Now one of them was back again, wrestling with the door. The hinges were old, not rusty but thick with grit. Which was how LizAlec knew someone was coming into her cell. All the same, she stayed curled into a little ball in the corner and kept her violet eyes tight shut, even though the stinking cell was way too dark for Mickey or Laughing Boy to see she’d been crying.

Except it wasn’t the fat depressive or the man in the plastic mask.

“Lady Elizabeth?” Someone clicked their fingers and for the first time in days light pushed in against her scrunched-up eyes. Without even being aware of it, LizAlec pulled her sodden paper gown more tightly around her.

The new voice was cultured, its accent well-bred Parisian. Lady Elizabeth Alexandra Fabio rolled away from the wall, blinking into the sudden glare. This was no simple lightstick like Laughing Boy’s. The new man held a small Braun lamp, the circular kind she’d seen on sale in the Rue de Rivoli. And his clothes were a whole gold card away from those worn by the two goons. Silk jacket padded at the shoulders to give him width, double cuffs kept closed with jade links, an obsidian signet ring circling the little finger of his left hand. Even his black English-made shoes were unscuffed by the dust.

He was tall enough to tower over LizAlec and he was so thin that it looked like someone had just lacquered his bones with skin and missed out the muscle. All of that LizAlec saw, but she missed the small enamel button in his lapel indicating membership of an Order that tithed five per cent of everything he earned and made Opus Dei look liberal. And she missed the discreet contacts that changed his eyes from green to grey.

Crouched back on her heels, bare knees tight together, LizAlec pressed her hands hard against the ground to steady herself and took another look at the man. He was in his early forties, maybe late thirties, with long swept-back hair that was flecked with grey. His face had character enough to pass for experienced, but was not so lined that it was yet old. The twist to his lips was natural, by the look of it. His sneer was practised, but not quite perfect enough to come from a surgeon’s lipid-coated scalpel. LizAlec had a nasty feeling she’d seen the man before, and she hadn’t liked him then either.

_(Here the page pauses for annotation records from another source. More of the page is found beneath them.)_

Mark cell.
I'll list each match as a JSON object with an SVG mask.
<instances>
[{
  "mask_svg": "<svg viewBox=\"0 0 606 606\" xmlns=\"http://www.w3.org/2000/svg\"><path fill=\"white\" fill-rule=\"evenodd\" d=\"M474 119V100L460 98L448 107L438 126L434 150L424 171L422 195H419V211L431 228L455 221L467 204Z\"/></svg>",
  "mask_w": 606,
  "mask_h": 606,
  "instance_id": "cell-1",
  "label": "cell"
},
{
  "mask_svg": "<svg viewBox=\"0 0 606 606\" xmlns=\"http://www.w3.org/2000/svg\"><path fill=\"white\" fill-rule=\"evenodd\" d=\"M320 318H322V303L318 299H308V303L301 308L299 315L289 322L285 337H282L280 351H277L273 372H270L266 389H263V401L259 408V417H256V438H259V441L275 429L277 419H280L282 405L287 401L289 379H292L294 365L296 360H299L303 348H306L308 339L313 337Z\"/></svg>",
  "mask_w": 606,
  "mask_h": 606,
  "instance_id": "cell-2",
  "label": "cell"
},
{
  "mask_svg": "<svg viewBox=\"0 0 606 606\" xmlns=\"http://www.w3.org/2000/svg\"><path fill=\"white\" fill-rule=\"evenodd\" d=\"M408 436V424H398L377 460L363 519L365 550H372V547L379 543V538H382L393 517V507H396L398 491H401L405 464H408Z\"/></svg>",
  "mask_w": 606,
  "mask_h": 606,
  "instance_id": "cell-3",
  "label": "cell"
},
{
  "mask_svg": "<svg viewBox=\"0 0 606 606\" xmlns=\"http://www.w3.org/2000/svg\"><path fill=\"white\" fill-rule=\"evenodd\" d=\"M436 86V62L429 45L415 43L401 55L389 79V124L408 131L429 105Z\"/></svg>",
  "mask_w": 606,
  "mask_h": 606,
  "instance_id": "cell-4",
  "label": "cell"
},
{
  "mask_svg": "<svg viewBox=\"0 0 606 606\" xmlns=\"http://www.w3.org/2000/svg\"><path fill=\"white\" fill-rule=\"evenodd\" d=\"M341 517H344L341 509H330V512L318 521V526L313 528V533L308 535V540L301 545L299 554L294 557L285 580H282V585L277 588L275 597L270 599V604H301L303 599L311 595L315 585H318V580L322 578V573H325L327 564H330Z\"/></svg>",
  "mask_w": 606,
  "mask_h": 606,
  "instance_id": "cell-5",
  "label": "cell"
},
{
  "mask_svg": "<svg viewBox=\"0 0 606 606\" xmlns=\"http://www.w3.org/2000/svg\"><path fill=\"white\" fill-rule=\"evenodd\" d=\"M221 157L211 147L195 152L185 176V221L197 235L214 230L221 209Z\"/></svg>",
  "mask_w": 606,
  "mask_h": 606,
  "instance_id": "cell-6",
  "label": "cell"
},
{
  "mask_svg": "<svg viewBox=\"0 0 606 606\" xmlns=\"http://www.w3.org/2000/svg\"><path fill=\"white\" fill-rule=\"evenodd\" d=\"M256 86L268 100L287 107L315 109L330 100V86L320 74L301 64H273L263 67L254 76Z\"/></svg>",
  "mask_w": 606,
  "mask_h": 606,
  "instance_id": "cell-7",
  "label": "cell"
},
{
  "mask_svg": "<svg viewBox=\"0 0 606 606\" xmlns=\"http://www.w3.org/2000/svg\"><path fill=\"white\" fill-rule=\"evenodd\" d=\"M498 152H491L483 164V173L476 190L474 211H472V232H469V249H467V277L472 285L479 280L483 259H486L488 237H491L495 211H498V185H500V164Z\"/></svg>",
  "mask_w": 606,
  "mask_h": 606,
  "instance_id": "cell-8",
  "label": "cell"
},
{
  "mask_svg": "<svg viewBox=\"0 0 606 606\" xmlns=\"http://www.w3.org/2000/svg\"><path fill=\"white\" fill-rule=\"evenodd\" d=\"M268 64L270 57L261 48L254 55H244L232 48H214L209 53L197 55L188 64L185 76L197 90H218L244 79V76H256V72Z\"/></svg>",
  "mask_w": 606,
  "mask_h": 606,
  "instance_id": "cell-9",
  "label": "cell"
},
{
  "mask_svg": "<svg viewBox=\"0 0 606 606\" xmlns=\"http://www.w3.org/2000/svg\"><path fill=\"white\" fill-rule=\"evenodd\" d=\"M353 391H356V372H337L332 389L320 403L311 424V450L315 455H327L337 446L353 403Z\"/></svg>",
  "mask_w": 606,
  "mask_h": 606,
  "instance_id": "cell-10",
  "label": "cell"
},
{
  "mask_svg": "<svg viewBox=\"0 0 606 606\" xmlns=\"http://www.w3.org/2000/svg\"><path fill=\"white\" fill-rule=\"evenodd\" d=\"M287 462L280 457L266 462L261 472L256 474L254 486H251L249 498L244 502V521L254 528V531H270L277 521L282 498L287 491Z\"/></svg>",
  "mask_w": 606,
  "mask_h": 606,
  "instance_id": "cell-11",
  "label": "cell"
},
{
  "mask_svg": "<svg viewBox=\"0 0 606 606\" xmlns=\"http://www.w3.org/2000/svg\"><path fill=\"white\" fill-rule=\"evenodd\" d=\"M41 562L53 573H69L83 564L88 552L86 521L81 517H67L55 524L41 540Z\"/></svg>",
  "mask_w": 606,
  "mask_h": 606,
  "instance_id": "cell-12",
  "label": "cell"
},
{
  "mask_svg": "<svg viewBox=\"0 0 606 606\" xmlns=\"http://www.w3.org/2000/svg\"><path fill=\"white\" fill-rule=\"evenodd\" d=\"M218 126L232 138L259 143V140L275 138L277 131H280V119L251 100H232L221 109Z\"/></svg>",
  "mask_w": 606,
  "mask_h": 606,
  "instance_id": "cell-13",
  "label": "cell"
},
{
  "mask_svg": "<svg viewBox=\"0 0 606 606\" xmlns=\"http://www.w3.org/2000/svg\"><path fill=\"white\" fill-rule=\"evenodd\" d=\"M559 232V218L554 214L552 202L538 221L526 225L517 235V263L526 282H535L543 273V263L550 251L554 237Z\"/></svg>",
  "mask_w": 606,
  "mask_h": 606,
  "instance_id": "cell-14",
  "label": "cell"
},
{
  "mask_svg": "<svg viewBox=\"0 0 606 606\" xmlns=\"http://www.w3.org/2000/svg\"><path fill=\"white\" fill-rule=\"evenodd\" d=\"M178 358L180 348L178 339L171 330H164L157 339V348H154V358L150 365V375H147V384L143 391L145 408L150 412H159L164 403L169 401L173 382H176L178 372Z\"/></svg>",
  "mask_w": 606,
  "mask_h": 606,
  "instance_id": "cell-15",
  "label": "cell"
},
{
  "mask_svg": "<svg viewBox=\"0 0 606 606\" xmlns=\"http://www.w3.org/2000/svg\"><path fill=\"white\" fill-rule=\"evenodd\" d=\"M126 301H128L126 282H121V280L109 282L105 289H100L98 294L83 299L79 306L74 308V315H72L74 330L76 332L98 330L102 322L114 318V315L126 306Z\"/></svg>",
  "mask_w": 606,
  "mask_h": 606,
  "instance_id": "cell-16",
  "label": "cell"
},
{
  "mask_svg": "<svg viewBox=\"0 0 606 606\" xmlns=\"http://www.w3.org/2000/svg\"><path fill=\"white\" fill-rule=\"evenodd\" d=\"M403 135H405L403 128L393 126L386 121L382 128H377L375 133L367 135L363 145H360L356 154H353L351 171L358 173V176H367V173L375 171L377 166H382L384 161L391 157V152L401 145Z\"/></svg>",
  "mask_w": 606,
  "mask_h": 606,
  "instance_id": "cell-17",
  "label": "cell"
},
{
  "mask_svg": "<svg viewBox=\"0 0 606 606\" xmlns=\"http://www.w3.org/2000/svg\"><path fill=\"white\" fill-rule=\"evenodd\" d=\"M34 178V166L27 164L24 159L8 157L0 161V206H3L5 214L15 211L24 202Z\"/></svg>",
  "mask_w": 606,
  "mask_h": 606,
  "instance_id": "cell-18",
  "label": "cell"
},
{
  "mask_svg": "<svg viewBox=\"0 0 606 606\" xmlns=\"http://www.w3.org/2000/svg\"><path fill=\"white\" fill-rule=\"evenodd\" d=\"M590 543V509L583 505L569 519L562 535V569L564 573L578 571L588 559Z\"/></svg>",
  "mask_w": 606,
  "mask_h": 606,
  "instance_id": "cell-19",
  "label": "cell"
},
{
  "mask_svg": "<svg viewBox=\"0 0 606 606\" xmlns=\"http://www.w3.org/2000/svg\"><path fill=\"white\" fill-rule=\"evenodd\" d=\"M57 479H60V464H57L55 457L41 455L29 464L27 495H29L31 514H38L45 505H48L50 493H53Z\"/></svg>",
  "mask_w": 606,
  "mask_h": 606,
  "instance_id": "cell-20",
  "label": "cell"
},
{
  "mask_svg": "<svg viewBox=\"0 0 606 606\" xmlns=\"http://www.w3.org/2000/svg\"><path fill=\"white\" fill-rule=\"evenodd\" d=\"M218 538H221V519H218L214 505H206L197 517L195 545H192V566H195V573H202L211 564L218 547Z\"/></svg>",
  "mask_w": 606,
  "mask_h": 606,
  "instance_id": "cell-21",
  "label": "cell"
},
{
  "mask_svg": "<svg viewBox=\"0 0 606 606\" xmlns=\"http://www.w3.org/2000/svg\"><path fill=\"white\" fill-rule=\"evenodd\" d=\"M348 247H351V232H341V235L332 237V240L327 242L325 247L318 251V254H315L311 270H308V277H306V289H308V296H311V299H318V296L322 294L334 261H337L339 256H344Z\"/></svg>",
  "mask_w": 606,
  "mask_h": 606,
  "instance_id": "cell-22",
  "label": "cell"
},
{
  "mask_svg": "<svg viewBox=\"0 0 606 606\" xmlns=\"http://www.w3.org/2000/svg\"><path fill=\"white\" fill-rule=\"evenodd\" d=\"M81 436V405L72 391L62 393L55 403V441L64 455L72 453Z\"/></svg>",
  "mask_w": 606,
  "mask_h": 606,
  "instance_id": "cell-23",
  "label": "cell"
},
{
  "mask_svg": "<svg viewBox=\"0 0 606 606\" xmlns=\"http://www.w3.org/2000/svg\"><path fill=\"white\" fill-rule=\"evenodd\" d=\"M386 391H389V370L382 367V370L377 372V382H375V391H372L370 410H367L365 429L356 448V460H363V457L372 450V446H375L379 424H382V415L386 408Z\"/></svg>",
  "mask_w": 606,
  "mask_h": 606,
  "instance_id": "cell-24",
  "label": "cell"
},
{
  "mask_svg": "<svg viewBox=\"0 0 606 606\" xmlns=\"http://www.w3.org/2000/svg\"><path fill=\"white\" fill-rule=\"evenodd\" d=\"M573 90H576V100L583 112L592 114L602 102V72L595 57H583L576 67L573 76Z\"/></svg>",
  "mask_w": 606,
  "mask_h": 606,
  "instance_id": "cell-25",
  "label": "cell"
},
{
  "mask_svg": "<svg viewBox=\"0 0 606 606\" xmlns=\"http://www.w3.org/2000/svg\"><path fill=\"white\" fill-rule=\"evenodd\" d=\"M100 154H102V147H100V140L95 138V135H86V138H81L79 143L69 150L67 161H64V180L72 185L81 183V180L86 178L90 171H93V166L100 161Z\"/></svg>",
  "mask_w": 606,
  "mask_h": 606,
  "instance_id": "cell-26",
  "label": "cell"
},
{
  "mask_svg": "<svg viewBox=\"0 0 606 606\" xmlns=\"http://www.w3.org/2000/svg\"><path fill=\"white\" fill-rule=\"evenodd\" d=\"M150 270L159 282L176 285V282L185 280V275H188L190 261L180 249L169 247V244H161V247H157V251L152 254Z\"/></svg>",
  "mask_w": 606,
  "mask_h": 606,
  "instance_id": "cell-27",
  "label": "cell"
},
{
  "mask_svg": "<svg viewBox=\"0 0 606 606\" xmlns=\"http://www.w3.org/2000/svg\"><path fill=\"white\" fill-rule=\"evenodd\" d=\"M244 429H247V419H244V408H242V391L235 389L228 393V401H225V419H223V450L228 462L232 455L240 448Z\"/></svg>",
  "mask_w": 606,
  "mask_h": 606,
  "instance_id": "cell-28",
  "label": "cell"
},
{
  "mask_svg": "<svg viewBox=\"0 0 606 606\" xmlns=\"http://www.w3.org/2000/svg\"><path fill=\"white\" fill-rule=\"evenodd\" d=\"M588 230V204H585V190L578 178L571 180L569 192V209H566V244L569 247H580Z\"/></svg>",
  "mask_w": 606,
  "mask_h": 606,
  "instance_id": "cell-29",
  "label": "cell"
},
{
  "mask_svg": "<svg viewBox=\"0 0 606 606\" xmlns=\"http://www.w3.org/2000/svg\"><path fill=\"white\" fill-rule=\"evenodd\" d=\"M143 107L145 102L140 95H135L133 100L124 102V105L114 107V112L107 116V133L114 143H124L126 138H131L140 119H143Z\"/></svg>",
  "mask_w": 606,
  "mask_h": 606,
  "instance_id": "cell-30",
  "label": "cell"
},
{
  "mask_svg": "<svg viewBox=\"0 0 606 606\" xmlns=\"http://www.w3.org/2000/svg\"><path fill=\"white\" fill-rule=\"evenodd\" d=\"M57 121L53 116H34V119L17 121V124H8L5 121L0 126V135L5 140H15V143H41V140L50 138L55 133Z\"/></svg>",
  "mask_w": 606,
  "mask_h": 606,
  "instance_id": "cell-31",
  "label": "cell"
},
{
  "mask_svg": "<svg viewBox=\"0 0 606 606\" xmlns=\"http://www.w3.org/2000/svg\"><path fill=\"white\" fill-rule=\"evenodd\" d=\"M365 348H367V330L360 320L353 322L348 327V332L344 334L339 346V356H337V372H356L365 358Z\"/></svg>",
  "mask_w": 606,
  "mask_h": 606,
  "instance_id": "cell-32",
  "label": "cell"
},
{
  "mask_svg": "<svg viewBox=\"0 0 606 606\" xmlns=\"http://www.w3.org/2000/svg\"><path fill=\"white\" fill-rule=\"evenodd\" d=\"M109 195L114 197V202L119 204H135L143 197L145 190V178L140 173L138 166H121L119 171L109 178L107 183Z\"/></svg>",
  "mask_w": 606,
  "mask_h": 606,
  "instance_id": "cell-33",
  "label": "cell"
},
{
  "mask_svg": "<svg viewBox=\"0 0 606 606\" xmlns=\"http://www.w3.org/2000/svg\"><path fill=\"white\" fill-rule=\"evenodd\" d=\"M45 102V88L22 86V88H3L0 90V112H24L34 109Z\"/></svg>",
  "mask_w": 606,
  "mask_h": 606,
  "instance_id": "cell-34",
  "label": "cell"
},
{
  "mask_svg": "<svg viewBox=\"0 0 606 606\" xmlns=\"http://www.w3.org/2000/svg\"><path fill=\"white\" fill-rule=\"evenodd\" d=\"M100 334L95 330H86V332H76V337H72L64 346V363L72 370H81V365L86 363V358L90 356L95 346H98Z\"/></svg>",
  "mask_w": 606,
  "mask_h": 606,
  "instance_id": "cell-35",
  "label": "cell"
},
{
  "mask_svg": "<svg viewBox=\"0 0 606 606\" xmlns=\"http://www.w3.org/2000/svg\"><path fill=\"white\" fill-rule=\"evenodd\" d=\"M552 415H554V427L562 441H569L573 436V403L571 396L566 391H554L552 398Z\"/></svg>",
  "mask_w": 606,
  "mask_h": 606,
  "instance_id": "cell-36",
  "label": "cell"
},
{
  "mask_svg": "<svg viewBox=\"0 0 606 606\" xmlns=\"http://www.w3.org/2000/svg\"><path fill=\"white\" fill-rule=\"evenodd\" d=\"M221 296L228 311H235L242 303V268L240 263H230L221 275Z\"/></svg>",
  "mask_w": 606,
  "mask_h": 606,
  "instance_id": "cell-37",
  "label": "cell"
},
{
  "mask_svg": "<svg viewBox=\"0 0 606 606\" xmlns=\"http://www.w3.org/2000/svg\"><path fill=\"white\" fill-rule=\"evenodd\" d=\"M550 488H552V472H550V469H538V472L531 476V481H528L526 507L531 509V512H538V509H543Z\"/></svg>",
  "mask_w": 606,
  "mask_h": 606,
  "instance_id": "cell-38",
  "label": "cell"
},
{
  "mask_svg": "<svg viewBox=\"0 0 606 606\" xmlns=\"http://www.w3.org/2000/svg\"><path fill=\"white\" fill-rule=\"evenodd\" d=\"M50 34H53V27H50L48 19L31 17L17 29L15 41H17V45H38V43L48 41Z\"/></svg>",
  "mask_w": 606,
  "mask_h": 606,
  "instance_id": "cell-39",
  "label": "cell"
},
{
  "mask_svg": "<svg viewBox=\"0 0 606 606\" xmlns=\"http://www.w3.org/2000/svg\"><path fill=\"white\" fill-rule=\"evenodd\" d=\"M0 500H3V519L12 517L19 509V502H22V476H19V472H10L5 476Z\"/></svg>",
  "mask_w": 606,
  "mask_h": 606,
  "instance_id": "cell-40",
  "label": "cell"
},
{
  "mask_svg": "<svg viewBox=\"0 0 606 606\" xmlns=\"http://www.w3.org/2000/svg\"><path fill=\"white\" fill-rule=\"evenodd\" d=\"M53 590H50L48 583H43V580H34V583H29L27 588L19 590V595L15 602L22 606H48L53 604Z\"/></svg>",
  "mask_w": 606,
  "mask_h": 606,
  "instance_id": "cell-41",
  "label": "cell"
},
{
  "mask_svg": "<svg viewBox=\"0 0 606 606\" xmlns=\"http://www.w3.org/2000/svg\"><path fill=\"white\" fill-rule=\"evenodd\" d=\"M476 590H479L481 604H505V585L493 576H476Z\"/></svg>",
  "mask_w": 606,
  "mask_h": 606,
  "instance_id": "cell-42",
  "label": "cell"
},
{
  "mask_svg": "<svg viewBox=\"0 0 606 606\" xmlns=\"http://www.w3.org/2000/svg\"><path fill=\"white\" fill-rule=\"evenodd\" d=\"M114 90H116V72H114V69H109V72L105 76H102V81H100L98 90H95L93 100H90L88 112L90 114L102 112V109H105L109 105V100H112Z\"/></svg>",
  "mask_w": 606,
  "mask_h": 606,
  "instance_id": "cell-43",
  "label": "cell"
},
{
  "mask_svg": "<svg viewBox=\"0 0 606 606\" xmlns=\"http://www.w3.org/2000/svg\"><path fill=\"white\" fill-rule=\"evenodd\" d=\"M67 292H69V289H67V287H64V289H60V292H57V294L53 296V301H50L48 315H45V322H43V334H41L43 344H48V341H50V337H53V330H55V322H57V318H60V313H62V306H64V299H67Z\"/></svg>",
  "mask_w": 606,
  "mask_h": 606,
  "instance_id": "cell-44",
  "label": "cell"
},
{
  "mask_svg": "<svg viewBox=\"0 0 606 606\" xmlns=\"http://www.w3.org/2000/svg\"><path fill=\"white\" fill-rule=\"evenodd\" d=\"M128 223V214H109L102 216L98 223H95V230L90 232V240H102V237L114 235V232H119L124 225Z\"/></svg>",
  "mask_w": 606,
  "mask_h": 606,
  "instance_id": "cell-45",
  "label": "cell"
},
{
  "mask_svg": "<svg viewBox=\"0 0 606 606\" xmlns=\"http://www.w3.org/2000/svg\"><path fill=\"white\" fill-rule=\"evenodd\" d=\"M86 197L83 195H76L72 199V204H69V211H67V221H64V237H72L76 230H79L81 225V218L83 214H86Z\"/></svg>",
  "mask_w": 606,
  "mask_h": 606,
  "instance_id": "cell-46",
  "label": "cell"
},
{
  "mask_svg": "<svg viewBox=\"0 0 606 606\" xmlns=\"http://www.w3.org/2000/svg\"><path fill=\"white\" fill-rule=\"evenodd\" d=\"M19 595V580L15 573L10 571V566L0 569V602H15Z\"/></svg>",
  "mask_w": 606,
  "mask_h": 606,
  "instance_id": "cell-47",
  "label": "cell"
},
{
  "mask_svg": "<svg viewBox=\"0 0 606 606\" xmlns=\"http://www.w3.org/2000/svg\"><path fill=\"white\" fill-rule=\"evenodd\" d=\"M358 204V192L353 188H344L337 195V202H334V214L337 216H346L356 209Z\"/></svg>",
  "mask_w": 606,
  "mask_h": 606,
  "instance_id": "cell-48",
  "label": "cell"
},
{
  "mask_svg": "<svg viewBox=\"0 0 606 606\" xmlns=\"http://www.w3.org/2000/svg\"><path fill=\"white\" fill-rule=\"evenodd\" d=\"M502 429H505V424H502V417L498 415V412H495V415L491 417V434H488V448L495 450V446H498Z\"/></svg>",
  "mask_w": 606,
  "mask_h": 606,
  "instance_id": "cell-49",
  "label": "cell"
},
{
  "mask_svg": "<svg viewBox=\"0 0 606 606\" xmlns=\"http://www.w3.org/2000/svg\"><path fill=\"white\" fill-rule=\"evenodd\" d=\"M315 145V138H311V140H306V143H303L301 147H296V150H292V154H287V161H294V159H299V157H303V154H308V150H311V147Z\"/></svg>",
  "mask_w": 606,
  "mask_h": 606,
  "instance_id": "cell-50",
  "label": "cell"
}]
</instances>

“Lady Elizabeth?” Impatience was what LizAlec heard and what she reacted against.

“It’s LizAlec,” she said shortly, pushing herself upright.

“No,” he said, “it’s whatever I want it to be.” And before LizAlec could reply, he caught her left arm and twisted it hard up behind her back until she thought the bones would break. LizAlec could almost feel his eyes rake down her naked spine and buttocks, and then he shoved her forward, bouncing her into a wall.